The statistics of an online course are a mine of useful information not only to evaluate the results achieved by students, but also to adapt the content of the course to their needs. Here are some data to monitor carefully.

Students continuously produce data useful to the trainer while taking an online course. The statistics of an LMS, Learning Management System are not obtained only when students answer online tests and verifications, but during the entire duration of the course. Knowing how to analyze them, for an online trainer, means being able to monitor the progress of the course and have a database on which to work in the next online course. Here are three examples of parameters to be taken into consideration while students take an eLearning course.

1. The number of students who give the wrong answer to the same question as a quiz

When a significant percentage of the students in their class give the wrong answer to the same questions, for the trainer it means only one thing: he has not been able to transmit adequate knowledge to a large number of people. LMS statistics can process data for many students. If the wrong answers concern the same topics, it means that the trainer must change the content or the format of the content. For example, instead of a text written to explain the behavior to be followed in the event of a fire, he could think of an interactive game where the answer is given by performing an action directly on the screen. The concept of a significant percentage may vary according to the type of course and the objectives to be achieved.

2. How many students skip an optional content in an online course?

Data on the number of people completing an optional unit can give the trainer a clear indication of what students consider to be a priority. Most people will tend to skip the optional modules. The interesting fact is when instead a high percentage of students focus on that type of content, although it is optional. In the following online course, the trainer can insert that module among the compulsory ones, thus increasing student involvement and responding in more detail to a training need that may not have emerged during the preliminary analysis of the course.

3. In what order are the modules followed in open navigation?

Other very important metrics in an online course depend on the course settings.
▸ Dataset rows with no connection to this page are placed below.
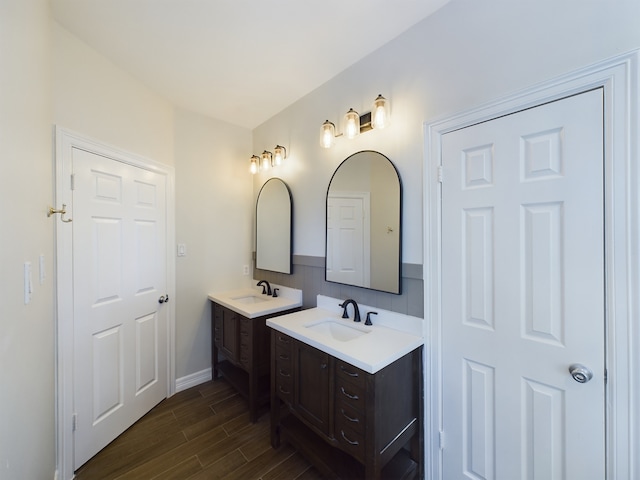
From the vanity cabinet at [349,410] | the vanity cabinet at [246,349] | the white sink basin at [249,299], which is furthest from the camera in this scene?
the white sink basin at [249,299]

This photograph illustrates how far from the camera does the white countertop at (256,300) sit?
213 cm

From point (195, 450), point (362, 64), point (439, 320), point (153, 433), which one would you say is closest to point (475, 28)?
point (362, 64)

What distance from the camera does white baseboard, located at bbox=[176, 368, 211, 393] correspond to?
245 centimetres

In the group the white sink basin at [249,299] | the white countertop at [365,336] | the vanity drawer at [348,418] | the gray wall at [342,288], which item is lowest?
the vanity drawer at [348,418]

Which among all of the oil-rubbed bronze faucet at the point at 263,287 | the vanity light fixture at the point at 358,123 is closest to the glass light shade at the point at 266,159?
the vanity light fixture at the point at 358,123

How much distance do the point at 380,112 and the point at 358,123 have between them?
22 cm

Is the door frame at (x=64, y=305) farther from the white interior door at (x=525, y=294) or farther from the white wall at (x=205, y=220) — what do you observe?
the white interior door at (x=525, y=294)

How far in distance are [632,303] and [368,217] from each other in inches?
48.5

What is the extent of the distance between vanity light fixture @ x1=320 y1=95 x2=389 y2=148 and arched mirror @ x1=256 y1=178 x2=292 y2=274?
2.31 ft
If you set the open navigation, you can have key information on the structure of the course and understand the data relating to the time required to finish a course or why people leave the course. With open navigation, in fact, a student is free to decide in what order to use the online forms. With this tool a trainer can understand if the structure of the course is suitable for his target or if he needs to modify it. Often structuring a course, the wrong way is one of the reasons why the course completion time is getting longer and the students drop out. Sometimes there is a tendency to start from too elementary content or on the contrary, challenging topics are treated with little preliminary information. All this lengthens the time and reduces the involvement of the students.

The statistics of an online course clearly indicate if the content of the training is adequate, if it is relevant for the students and if it is presented in the right order. With these data, the trainer has a precise idea to make the subsequent online course more suitable to meet the training needs of the students.